** begin EXERCISE INPUT **
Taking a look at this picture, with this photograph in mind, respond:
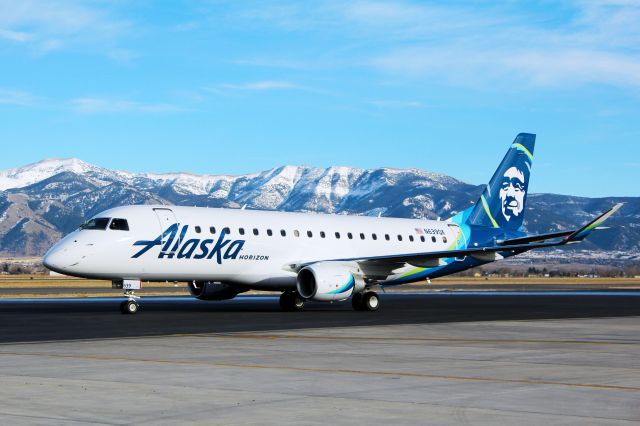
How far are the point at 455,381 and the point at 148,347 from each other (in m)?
7.98

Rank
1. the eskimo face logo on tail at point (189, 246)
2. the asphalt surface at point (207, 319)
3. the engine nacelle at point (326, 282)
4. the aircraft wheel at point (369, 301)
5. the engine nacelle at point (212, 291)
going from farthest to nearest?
the engine nacelle at point (212, 291) → the aircraft wheel at point (369, 301) → the engine nacelle at point (326, 282) → the eskimo face logo on tail at point (189, 246) → the asphalt surface at point (207, 319)

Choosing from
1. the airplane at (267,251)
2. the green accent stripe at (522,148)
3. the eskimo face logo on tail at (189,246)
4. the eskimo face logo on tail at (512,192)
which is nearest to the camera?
the airplane at (267,251)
** end EXERCISE INPUT **
Reproduce every one of the rows above word for word, omitting the pictures.

Taking a look at this picture, with this photograph in mind, respond:
How far are the point at 455,381 and the point at 148,347 from each other (in m)?
7.98

Rank
1. the eskimo face logo on tail at point (189, 246)
2. the asphalt surface at point (207, 319)
3. the engine nacelle at point (326, 282)
4. the aircraft wheel at point (369, 301)
5. the engine nacelle at point (212, 291)
going from farthest to nearest?
the engine nacelle at point (212, 291) → the aircraft wheel at point (369, 301) → the engine nacelle at point (326, 282) → the eskimo face logo on tail at point (189, 246) → the asphalt surface at point (207, 319)

Choosing from
1. the airplane at (267,251)
2. the green accent stripe at (522,148)
3. the eskimo face logo on tail at (189,246)
4. the eskimo face logo on tail at (512,192)
which is nearest to the camera?
the airplane at (267,251)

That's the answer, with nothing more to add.